Аиде нравилась работа хирурга. Как он тепло, заботливо осматривает больных ребятишек! Разговаривает с ними всегда будто со взрослыми. А Беркович... Внешне она вроде бы приветлива и внимательна к детям. Но при осмотре их она незаметно для самой себя вплетает ниточку будничного безразличия к ним. Нет у нее той безоглядной преданности детям, которая чувствуется у старого хирурга и на которую безоговорочно откликаются малыши, тянутся к нему ручонками, глазами, всем тельцем. Чем-то сугубо женским, сугубо материнским Беркович обделяет их. Все она делает правильно, внимательно, добросовестно, но ее мысли и чувства, ее естество находится где-то далеко от детей.
«Я бы не так... Беспомощные, доверчивые, чуткие... Замурзанные носики, растопыренные пальчики. Это преступление — обманывать их... Если бы у меня...» — Аида вдруг залилась румянцем, вообразив, что держит своего ребенка на руках.
— Что это с вами? — Майя внимательно присмотрелась к ней. — Вам обременительно исполнять несложную работу?
— Я её выполняю. Моя обязанность...
— Отведите двух девочек из старшей группы в оранжерею. Оденьте их. Да поторопитесь.

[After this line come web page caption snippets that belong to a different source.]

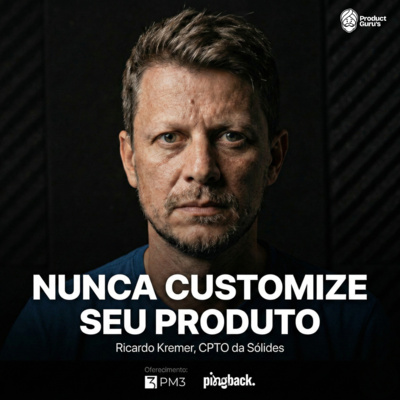Como escalar Produto B2B sem virar fábrica de feature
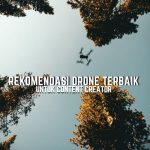Rekomendasi Drone Terbaik Untuk Content Creator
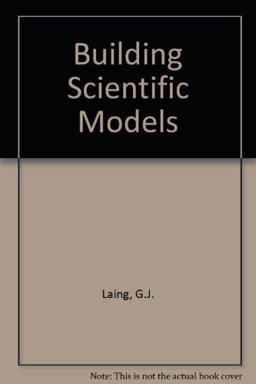 Building Scientific Models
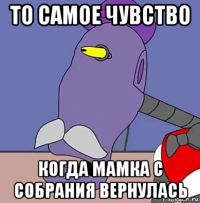 то самое чувство когда мамка с собрания вернулась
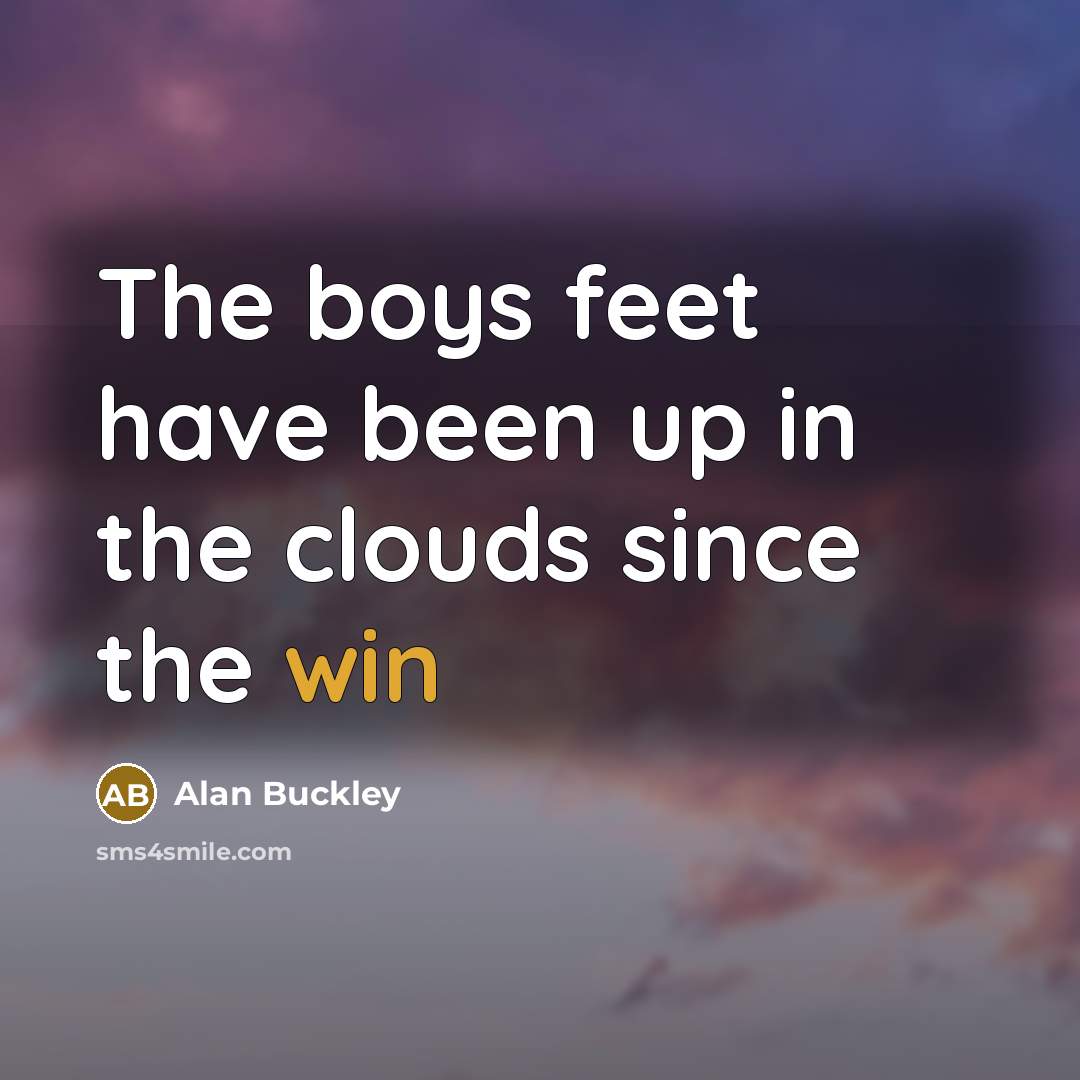 “The boys feet have been up in the clouds since…” quote by Alan Buckley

Аида шла в палату старшей группы и с гневом думала: «Потаскуха! Каждому мужику на шею вешается. Даже к женатым пристает. Охомутала и моего Григория. Ведь это ж стыд надо совсем потерять! Неудивительно, что и к детям она... Себя любит в мужиках, себя любит в чужих детях...»
Одев двух девочек, Аида взяла их за ручки:
— Пошли, мои маленькие.
Ей так хотелось, чтобы эти ручки были родными!